The ruling may not have any immediate impact, as Big Cypress already closed all units to ORV use for 60 days, starting June 4.

In his 80-page ruling, U.S. District Judge John E. Steele found for the environmental plaintiffs in virtually every respect. NPS violated the National Environmental Policy Act, Endangered Species Act, Big Cypress Establishment Act, National Park Service Organic Act, 2000 ORV Management Plan, and two Executive Orders dealing with off-road vehicle use.

Steele also found that NPS had breached a 1995 settlement agreement that required the service to prepare an off-road vehicle management plan and a Supplemental Environmental Impact Statement examining the effects of a “no action” alternative.

At issue was NPS’s 2007 decision to convert 1.58 miles of primary trail to secondary trail and to re-open 15.21 miles of primary trail and 7.49 miles of secondary trails — a total of about 24 miles.

Here’s a quick rundown of the judge’s decision, by count. Excerpts are from the opinion.

Counts One and Two: Breach of Settlement Agreement and Breach of NEPA

“NPS’s 2007 decision first reopened the trails and then committed to performing a study of ORV impacts in the Preserve. NPS obtained funding for a proposed interagency scope of work (SOW) to be performed jointly with FWS in 2008. AR 6840-6844.

“NEPA requires the agency to perform such studies before making a decision with environmental impacts. See Mainella, 375 F.3d at 1096 (“NEPA imposes procedural requirements before decisions are made in order to ensure that those decisions take environmental consequences into account.”)

“The Court finds that the administrative record does not reflect a rational basis for NPS’s 2007 decision to reopen trails in the BIU and, as such, the decision was arbitrary and capricious and a violation of NEPA. Summary judgment is granted in favor of plaintiffs as to Counts One and Two.”

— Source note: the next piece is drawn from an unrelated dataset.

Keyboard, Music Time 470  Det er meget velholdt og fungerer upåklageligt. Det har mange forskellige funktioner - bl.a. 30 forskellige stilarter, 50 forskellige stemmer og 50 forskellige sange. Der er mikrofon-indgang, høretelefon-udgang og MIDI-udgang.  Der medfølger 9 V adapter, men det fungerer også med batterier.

Count Three: Big Cypress Establishment Act, National Park Service Organic Act, and the 2000 ORV Management Plan

Because the Court finds that the administrative record does not reflect a rational basis for NPS’s 2007 decision to reopen trails in the BIU, plaintiffs will be granted summary judgment on Count Three.”

Count Four: Violation of Executive Orders 11,644 and 11,989

“NPS has failed to cite to substantive evidence in the record which demonstrates that the decision to reopen trails was made with the objective of minimizing impacts. The Court finds the decision to reopen the trails was therefore arbitrary and capricious.”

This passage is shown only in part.